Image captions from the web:
+ + + + + + +

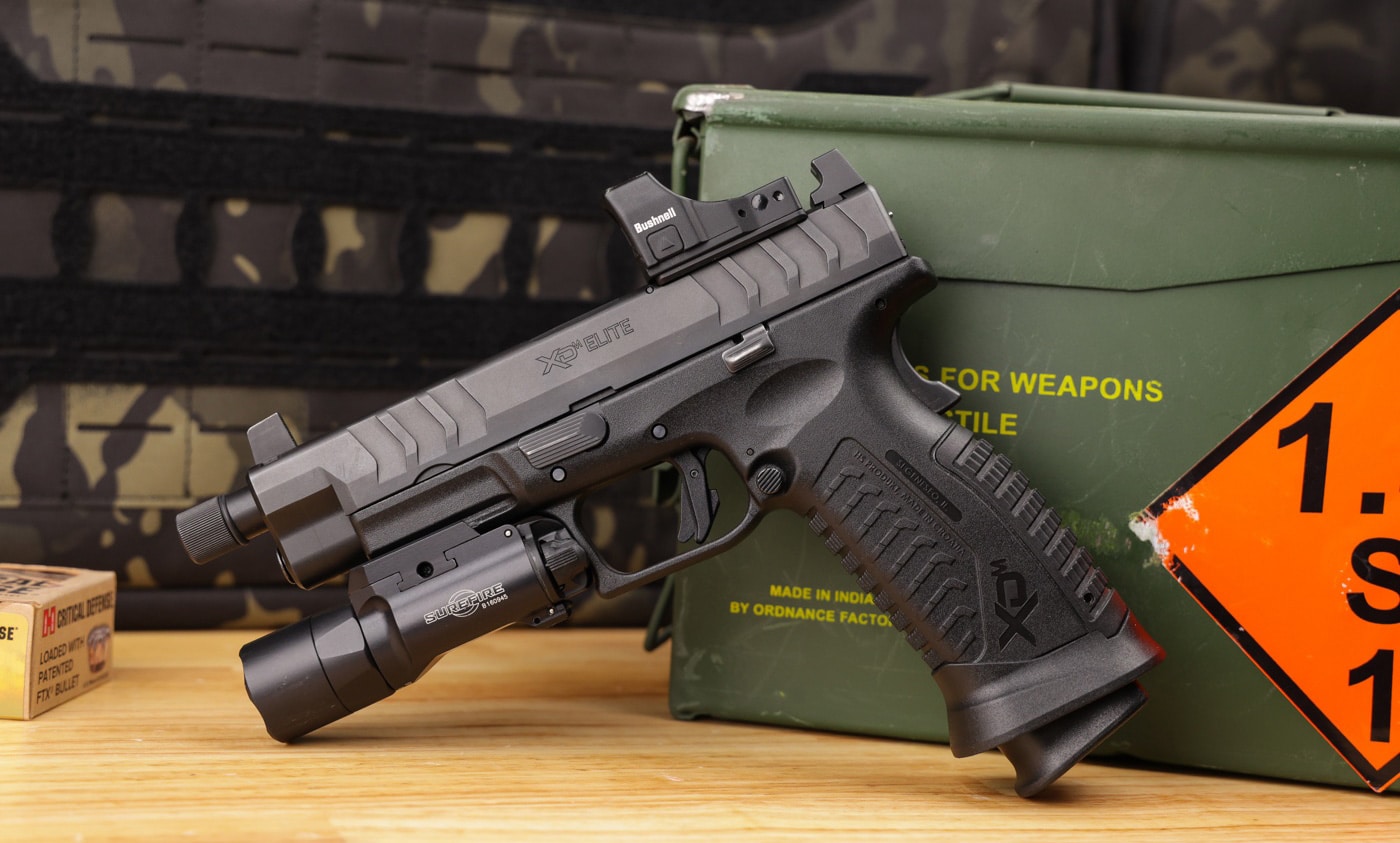 bushnell rxs-250 munted on springfield armory xd-m elite tactical osp 9mm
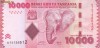 Bancnota Tanzania 10.000 Shilingi (2010) - P44a UNC ( vezi descriere )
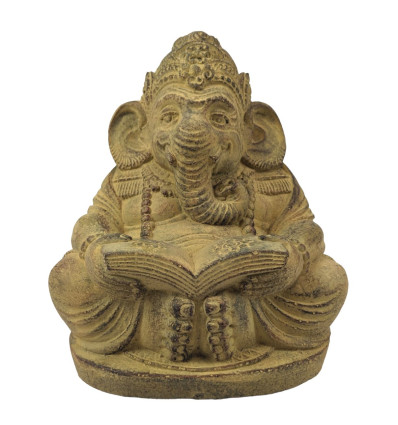 Statuette Ganesh en Pierre 23cm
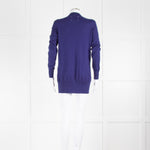 Maison Margiela Purple V Neck Cardigan 100% Cashmere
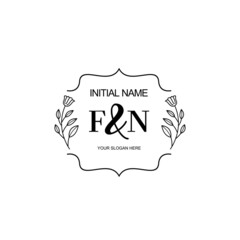 FN Beautiful elegant logos or wedding monograms collection	
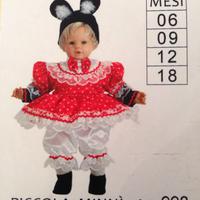 Vestito di Carnevale Royal - Piccola Minni Minnie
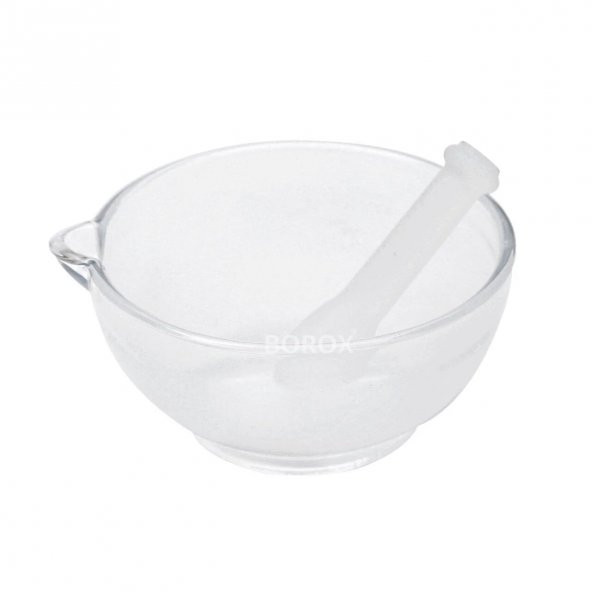 Cam Havan Tokmaklı 180 mm - Havan ve Eli - 1 Set Paket - Isı ve Kimyasala Dayanıklı ürün görseli 1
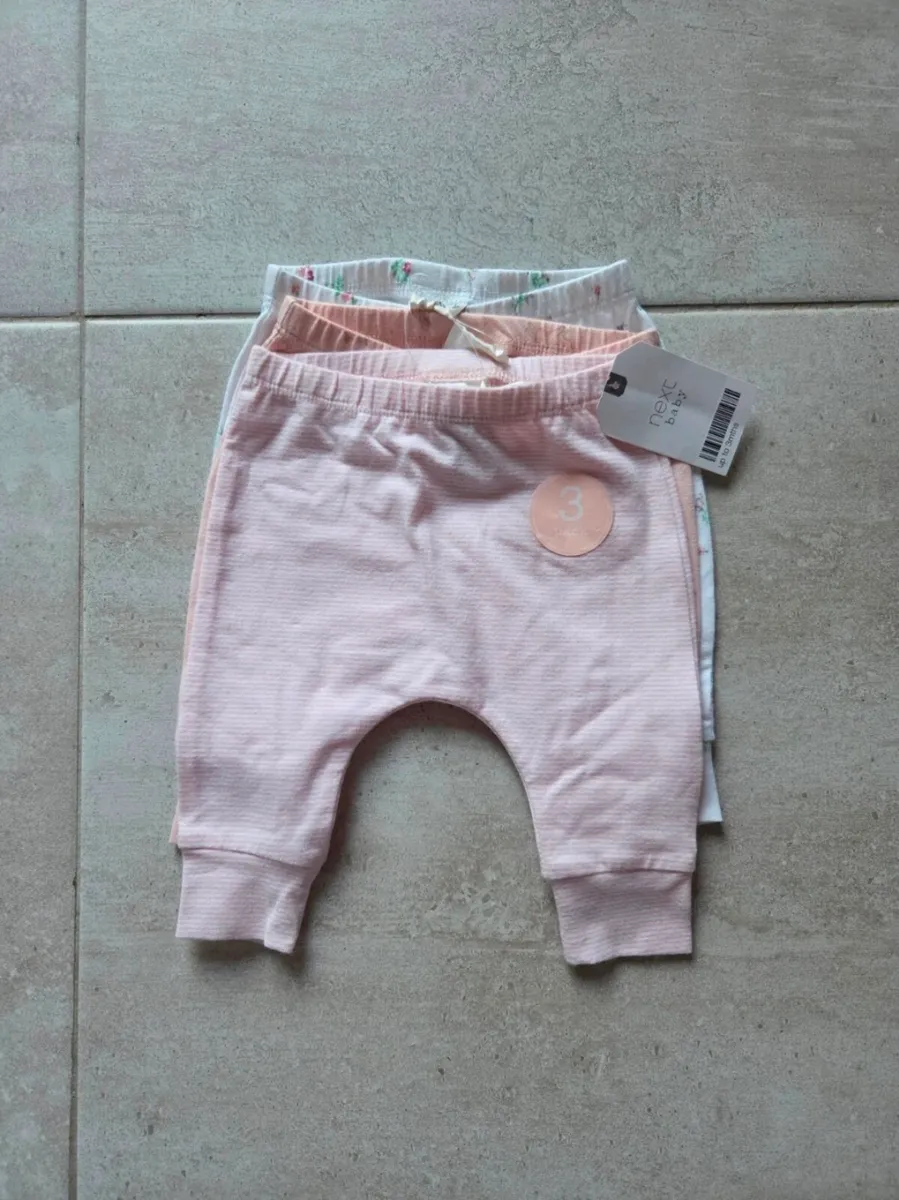 UpTo3Months, 3 Brand-New Next Baby Girl
Bottoms - Image 1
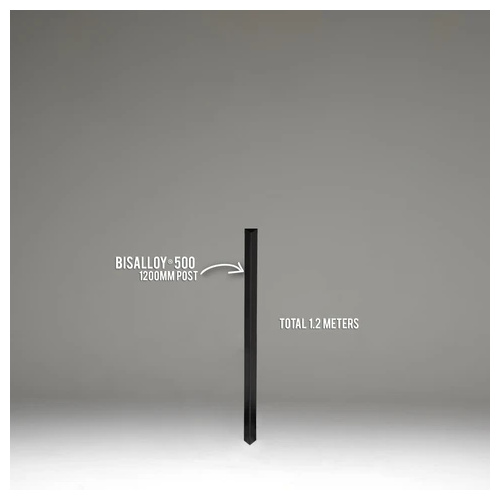 Black Carbon Upright Post Kit 1200mm - Post Only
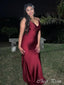 Gorgeous Red Mermaid Spaghetti Strap Popular Maxi Long Party Prom Dresses,Evening Dress Online, FM496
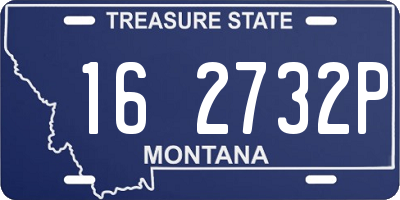 MT license plate 162732P
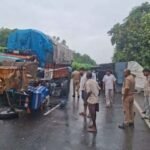 अयोध्या में एनएच-27 पर भीषण हादसा: दर्शन के लिए जा रही ट्रैक्टर-ट्रॉली को डीसीएम ने पीछे से मारी टक्कर, 28 लोग सवार; कई घायल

+ + + + + + +

Copy all lines of the material above, renaming "Cardigan" as "Sweater" and keeping everything else the same. Leave the pictures out of your copy.

 bushnell rxs-250 munted on springfield armory xd-m elite tactical osp 9mm
 Bancnota Tanzania 10.000 Shilingi (2010) - P44a UNC ( vezi descriere )
 Statuette Ganesh en Pierre 23cm
 Maison Margiela Purple V Neck Sweater 100% Cashmere
 FN Beautiful elegant logos or wedding monograms collection	
 Vestito di Carnevale Royal - Piccola Minni Minnie
 Cam Havan Tokmaklı 180 mm - Havan ve Eli - 1 Set Paket - Isı ve Kimyasala Dayanıklı ürün görseli 1
 UpTo3Months, 3 Brand-New Next Baby Girl
Bottoms - Image 1
 Black Carbon Upright Post Kit 1200mm - Post Only
 Gorgeous Red Mermaid Spaghetti Strap Popular Maxi Long Party Prom Dresses,Evening Dress Online, FM496
 MT license plate 162732P
 अयोध्या में एनएच-27 पर भीषण हादसा: दर्शन के लिए जा रही ट्रैक्टर-ट्रॉली को डीसीएम ने पीछे से मारी टक्कर, 28 लोग सवार; कई घायल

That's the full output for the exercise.